SET TASKS
1 – Edit the Forza Motorsport 6 review by giving its passage again, beginning at the words "There is a lot" and stopping after "grip the asphalt.". Put "standing water" wherever "puddles" appears.
2 – Resume the Forza Motorsport 6 review, picking up after its final sentence.

PASSAGE
______

REVIEW / Forza Motorsport 6 (X1)


I entered the world of Forza Motorsport largely by chance. I knew that my first Xbox One game would have to be appropriate for my young cousins, as they would be at my house when the console arrived, so my already small list of options became even more limited. Wanting a game that would show off what the system can do, I opted for Forza Motorsport 5.

In the past I’d always preferred arcade style racing games, so I wasn’t positive that this was the right choice. But once I started, I didn’t stop playing the game regularly until about a year later. Needless to say, I was excited for the sequel. Forza 5 was an excellent game that suffered only from a lack of content, so I really hoped that Forza 6 would add enough to make it worth upgrading.




But before we get to additions, it’s important to note that all of the best things about Forza 5 are still here, starting with the commitment to realism. Every car feels like it should; each has different weight, power, and aerodynamics, and you can always tell. Racing cars feel fast and nimble, super cars feel powerful and dynamic, and the 1960s Volkswagen bus feels slow and lumbering. It’s always very clear how much traction you have, because Forza is among the very few games that use the Xbox One’s rumble triggers. And most impressively, every car and track is modeled with meticulous attention to detail. From the signature on the Mercedes-Benz SLR’s engine to the scuff marks on the road, it’s clear that developer Turn 10 left no stone unturned.

While the graphics haven’t been upgraded too much from last time, Forza 6 still runs at 1080p and 60 frames per second, and it really shows.  The frame rate in particular is apparent with just how smoothly everything runs.  They have also managed to improve the anti-aliasing this time, so you aren’t assaulted with jagged lines nearly as often. The last game had some amazing graphics to begin with, so I can’t ask for much more than that.




There is a lot more added to this entry than just some minor graphical improvements, though. With Forza 6, Turn 10 addressed just about every complaint and suggestion players gave them about Forza 5. The biggest additions are the inclusions of rain and night time racing. Naturally, these aren’t just for visuals. You’ll need to reconsider how you drive in the rain; not only will the road be more slick in general, making steering more difficult, you’ll also have to deal with puddles forming on the track. As in real life, puddles will seriously mess up your traction, so you’ll often want to plot a course around them. Even racing at night affects your driving, as the tires cool down, it gets harder for them to grip the asphalt.

You probably don’t notice it when you’re driving the family car, but the difference is clear when racing. Note that night and rain racing are only available for a fairly small group of tracks, and these features are not dynamic. According to Turn 10, this is so players can practice driving in the same conditions that they’ll see during the race, which seems sensible. They also aren’t available on every track, as Turn 10 wanted to limit them to appropriate locations.  The nice thing about this is that the rain has an appropriate effect on each track.  Apparently, Turn 10 actually monitored where puddles tend to form, so even that part is realistic. These two features were among the most highly requested in Forza 5, and I’m glad they’re finally present, as they add significant variety to the gameplay.

______

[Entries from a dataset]
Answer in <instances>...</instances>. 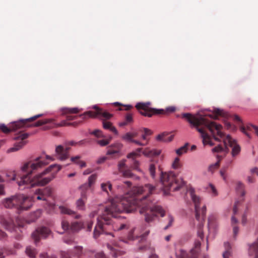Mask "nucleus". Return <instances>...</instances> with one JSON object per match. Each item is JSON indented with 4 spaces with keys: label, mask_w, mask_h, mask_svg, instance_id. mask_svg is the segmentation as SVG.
Wrapping results in <instances>:
<instances>
[{
    "label": "nucleus",
    "mask_w": 258,
    "mask_h": 258,
    "mask_svg": "<svg viewBox=\"0 0 258 258\" xmlns=\"http://www.w3.org/2000/svg\"><path fill=\"white\" fill-rule=\"evenodd\" d=\"M154 189L155 187L150 184L144 186L134 187L129 194L121 199L116 197L105 205H99L97 210L89 214L90 218L98 215L97 225L94 230V238H97L103 233L111 234L108 230L118 231L127 228L125 224L113 222L112 218H120L117 214L123 212L131 213L137 208H139L141 214L145 215V220L147 223L153 222L157 214L164 217L165 211L162 207L158 205L152 206L147 199V197L151 194Z\"/></svg>",
    "instance_id": "f257e3e1"
},
{
    "label": "nucleus",
    "mask_w": 258,
    "mask_h": 258,
    "mask_svg": "<svg viewBox=\"0 0 258 258\" xmlns=\"http://www.w3.org/2000/svg\"><path fill=\"white\" fill-rule=\"evenodd\" d=\"M53 160L49 155L45 156V159L42 156L25 162L21 167V171L25 174L21 175L13 171L8 175L12 177L11 180L16 181L20 189L30 188L36 186H43L49 183L55 177L61 167L57 164L51 165L43 172L34 176L39 169L48 164L46 160Z\"/></svg>",
    "instance_id": "f03ea898"
},
{
    "label": "nucleus",
    "mask_w": 258,
    "mask_h": 258,
    "mask_svg": "<svg viewBox=\"0 0 258 258\" xmlns=\"http://www.w3.org/2000/svg\"><path fill=\"white\" fill-rule=\"evenodd\" d=\"M181 117L185 119L193 127H195L201 134L202 138L203 144L204 146L209 145L212 146L214 145L211 137L207 132L209 130L212 134L214 140L220 141L222 140L224 143V147L222 145H219L212 149L213 153H219L224 151L229 146L232 148V155L233 157L237 156L240 151V147L237 145L235 141L229 136H225L221 132L222 126L214 121H210L204 117H196L192 114L185 113L181 114Z\"/></svg>",
    "instance_id": "7ed1b4c3"
},
{
    "label": "nucleus",
    "mask_w": 258,
    "mask_h": 258,
    "mask_svg": "<svg viewBox=\"0 0 258 258\" xmlns=\"http://www.w3.org/2000/svg\"><path fill=\"white\" fill-rule=\"evenodd\" d=\"M160 181L165 195L179 190L185 184L183 179L173 171L161 172Z\"/></svg>",
    "instance_id": "20e7f679"
},
{
    "label": "nucleus",
    "mask_w": 258,
    "mask_h": 258,
    "mask_svg": "<svg viewBox=\"0 0 258 258\" xmlns=\"http://www.w3.org/2000/svg\"><path fill=\"white\" fill-rule=\"evenodd\" d=\"M42 115V114H39L28 119H22L19 121H14L10 123L9 126H6L5 124H1L0 130L3 133L6 134H8L11 132L16 131V130L23 127H30L31 126L36 127L39 126L43 124L51 123L53 121V120L51 119H44L43 120H38L32 125H29L28 124V122L34 121L41 117Z\"/></svg>",
    "instance_id": "39448f33"
},
{
    "label": "nucleus",
    "mask_w": 258,
    "mask_h": 258,
    "mask_svg": "<svg viewBox=\"0 0 258 258\" xmlns=\"http://www.w3.org/2000/svg\"><path fill=\"white\" fill-rule=\"evenodd\" d=\"M3 205L6 208H14L18 213H20L29 209L32 206V202L30 198L19 195L5 199Z\"/></svg>",
    "instance_id": "423d86ee"
},
{
    "label": "nucleus",
    "mask_w": 258,
    "mask_h": 258,
    "mask_svg": "<svg viewBox=\"0 0 258 258\" xmlns=\"http://www.w3.org/2000/svg\"><path fill=\"white\" fill-rule=\"evenodd\" d=\"M188 192L189 193L191 199L195 204L196 219L200 222L198 230V235L201 239H202L204 237L202 227L204 225L203 222L205 221L206 216V207L204 206L202 208H200V205L201 199L195 194L194 188H190L188 189Z\"/></svg>",
    "instance_id": "0eeeda50"
},
{
    "label": "nucleus",
    "mask_w": 258,
    "mask_h": 258,
    "mask_svg": "<svg viewBox=\"0 0 258 258\" xmlns=\"http://www.w3.org/2000/svg\"><path fill=\"white\" fill-rule=\"evenodd\" d=\"M136 108L139 111L140 114L145 116L152 117L154 115L164 114H166L175 111L174 106H169L164 109H158L151 107L150 102L138 103L136 105Z\"/></svg>",
    "instance_id": "6e6552de"
},
{
    "label": "nucleus",
    "mask_w": 258,
    "mask_h": 258,
    "mask_svg": "<svg viewBox=\"0 0 258 258\" xmlns=\"http://www.w3.org/2000/svg\"><path fill=\"white\" fill-rule=\"evenodd\" d=\"M201 242L196 241L194 247L191 249L189 253L183 249H179L176 252L177 258H198L199 254L200 251Z\"/></svg>",
    "instance_id": "1a4fd4ad"
},
{
    "label": "nucleus",
    "mask_w": 258,
    "mask_h": 258,
    "mask_svg": "<svg viewBox=\"0 0 258 258\" xmlns=\"http://www.w3.org/2000/svg\"><path fill=\"white\" fill-rule=\"evenodd\" d=\"M94 108L96 109V111H89L85 112L80 115V117L82 119H86L89 118H95L99 115L101 117L108 119L112 117V114L108 112L105 111L96 106H94Z\"/></svg>",
    "instance_id": "9d476101"
},
{
    "label": "nucleus",
    "mask_w": 258,
    "mask_h": 258,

______

ANSWERS TO THE TASKS
1 –
There is a lot more added to this entry than just some minor graphical improvements, though. With Forza 6, Turn 10 addressed just about every complaint and suggestion players gave them about Forza 5. The biggest additions are the inclusions of rain and night time racing. Naturally, these aren’t just for visuals. You’ll need to reconsider how you drive in the rain; not only will the road be more slick in general, making steering more difficult, you’ll also have to deal with standing water forming on the track. As in real life, standing water will seriously mess up your traction, so you’ll often want to plot a course around them. Even racing at night affects your driving, as the tires cool down, it gets harder for them to grip the asphalt.

2 –
And speaking of adding, Forza 6 has a lot more under the hood than its predecessor. There are over 450 cars available on the disc, compared to just 200 in Forza 5. It’s also much easier to get your hands on them, as Forza 6 is also much more generous with cars and credits. Not only is the overall economy better, the spin mechanic from Forza Horizon 2 is now present in the main series. Every time your driver level increases, you get a chance on a Press Your Luck – style board. You can win new cars or credits, which makes it easier to grow your collection.  There is also a new type of collectible called Mods, which come in random packs of various costs.

Mods might improve your car’s traction, increase your credits or experience after a race, or let you take on a challenge to make races more difficult (with a higher reward). It is a shame that you have to decide between buying cars or buying mods, but I won’t say no to extra options for customization. Returning Forza fans will even enter the game with some top notch rides, as the game immediately rewards players for each tier they’ve reached in Forza Rewards, each previous Forza game they’ve played (starting with Forza Motorsport 4), and each previous game for which they’ve had a VIP membership.  You even get the cover car just for playing the demo, and you’ll get even more if you preordered the game and/or go for one of the premium versions.




All things considered, Forza Motorsport 6 is the best simulation game out there. This doesn’t mean it’s perfect, though; while the core of the game is excellent, there are some some issues with how you access races. The biggest example of this is Forza 6‘s main career mode, Stories of Motorsport. While Forza 5 let you choose whichever racing series you wanted (as long as you had a compatible car), the sequel is much more linear. You can choose between car categories within the five sections of the career, but ultimately it comes down to this: you’re going to be stuck with cheap, low powered cars for the first fifth of the career mode.

Fortunately, this is somewhat alleviated by the second career mode, which features a variety of races in a number of interesting categories. The first of these are unlocked pretty quickly after you start Stories of Motorsport, and they invite much more variety, but there’s a catch: you aren’t using your own cars. That means you can use some of the best vehicles in the game before you can afford them, but none of your customizations will be present, and you can’t choose whichever car you want. It could be a lot worse, but I’d still prefer for the main career mode to be more open.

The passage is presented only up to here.